A sequential model of the licensing process for DNA synthesis at an EBNA1-dependent origin. (A) A pair of EBNA1 dimers binds to a pair of 16bp binding sites with a precise 21bp center-to-center spacing, placing the dimers on the same helical face of the DNA. The binding event bends the DNA toward the DNA-binding and dimerization domain in an additive manner and in the same direction. The TTAGGG-repeat Binding Factor 2 (TRF2) is found as a dimer in the cell, and one monomer can bind to a 9bp element that flanks the pairs of EBNA1-binding sites in wtDS. The binding of TRF2 to these elements (also termed nonamers) permits the cooperative binding of EBNA1 to its binding sites, thereby increasing EBNA1’s apparent affinity.
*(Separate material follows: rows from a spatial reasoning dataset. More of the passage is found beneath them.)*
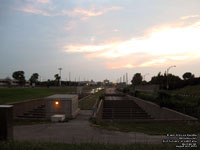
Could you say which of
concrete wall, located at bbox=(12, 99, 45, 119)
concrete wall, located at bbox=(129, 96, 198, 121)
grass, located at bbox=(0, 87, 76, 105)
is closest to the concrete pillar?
concrete wall, located at bbox=(12, 99, 45, 119)

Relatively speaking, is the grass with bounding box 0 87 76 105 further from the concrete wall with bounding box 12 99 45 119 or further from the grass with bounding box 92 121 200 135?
the grass with bounding box 92 121 200 135

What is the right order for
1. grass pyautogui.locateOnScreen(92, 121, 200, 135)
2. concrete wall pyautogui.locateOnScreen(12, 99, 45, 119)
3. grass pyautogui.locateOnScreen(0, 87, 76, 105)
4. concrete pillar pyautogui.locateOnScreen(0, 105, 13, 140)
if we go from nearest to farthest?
concrete pillar pyautogui.locateOnScreen(0, 105, 13, 140)
grass pyautogui.locateOnScreen(92, 121, 200, 135)
concrete wall pyautogui.locateOnScreen(12, 99, 45, 119)
grass pyautogui.locateOnScreen(0, 87, 76, 105)

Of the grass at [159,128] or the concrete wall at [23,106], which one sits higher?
the concrete wall at [23,106]

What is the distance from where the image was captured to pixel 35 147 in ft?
23.4

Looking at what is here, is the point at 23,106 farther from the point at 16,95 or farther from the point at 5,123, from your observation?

In addition, ORC2–6 were found to be bound to such an EBNA1-dependent origin throughout the cell cycle by Chromatin Immunoprecipitation (ChIP). (B) ORC1 has been shown to interact with EBNA1-dependent origins in the presence and absence of the TRF2 binding sites, although ORC1’s association with these origins is likely enhanced by the interaction of it’s BAH domain with the N-terminal basic domain of TRF2. Cdc6 is also likely recruited to the origin in G1/S. (C) Taken together, these assembled proteins at the EBNA1-dependent origin allow the subsequent recruitment of, and likely the reiterative loading of, the putative replicative helicase MCM2–7 as a head-to-head double hexamer, possibly in a complex with the regulatory protein Cdt1.